## Provided passage
I've heard of the "fast inverse square root", discussed here, and I wanted to put it in my Java program (just for research purposes, so ignore anything about the native libraries being faster).

I was looking at the code, and the C code directly converts the float into an int with some C pointer magic. If you try to do this in Java with casts, it doesn't work: java truncates the float (as you would expect), and you can't get the pointer of a primitive (as you can in C).

So how do you do this?

解决方案

Remember to benchmark your code before using this.

If it turns out you don't need it, or it's slower on the CPU architecture you are using, then it's better to go without having this obtuse code in your project.

The Java libraries have a way to get from the float number to the raw bits.

## Data excerpts
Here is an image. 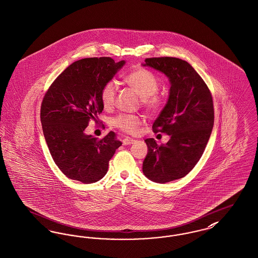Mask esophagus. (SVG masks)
Masks as SVG:
<instances>
[{
  "label": "esophagus",
  "instance_id": "1",
  "mask_svg": "<svg viewBox=\"0 0 258 258\" xmlns=\"http://www.w3.org/2000/svg\"><path fill=\"white\" fill-rule=\"evenodd\" d=\"M135 142H136V140H135V139H133V138H130V137H126V138H124V139L122 140V144H123V145L134 144Z\"/></svg>",
  "mask_w": 258,
  "mask_h": 258
}]
</instances>
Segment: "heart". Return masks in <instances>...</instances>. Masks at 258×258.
I'll use <instances>...</instances> for the list:
<instances>
[{"label": "heart", "mask_w": 258, "mask_h": 258, "mask_svg": "<svg viewBox=\"0 0 258 258\" xmlns=\"http://www.w3.org/2000/svg\"><path fill=\"white\" fill-rule=\"evenodd\" d=\"M127 86L133 88L142 97L143 107L149 112H156L162 105V101L156 92L159 90V82L151 71L145 68H137L123 77ZM117 94V86L115 82L109 81L100 91V100L105 109L113 107ZM113 124L127 134L137 132L141 124V120L137 116L121 114L113 120Z\"/></svg>", "instance_id": "obj_1"}]
</instances>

## Problems to work on
A - Summarize the passage about the fast inverse square root in Java in two sentences.
B - From the passage about the fast inverse square root in Java, list every claim it makes about how Java behaves or what Java provides.

## Responses to the tasks
A - Someone wants to use the fast inverse square root in a Java program but cannot copy the C code's pointer trick, because Java truncates a float when it is cast and gives no pointer to a primitive. The reply advises benchmarking first and going without the code if it is unneeded or slower on the CPU architecture in use, and notes that the Java libraries can get from a float to its raw bits.

B -
- Casting a float to an int in Java truncates the float.
- Java does not let you get the pointer of a primitive.
- The Java libraries have a way to get from a float number to its raw bits.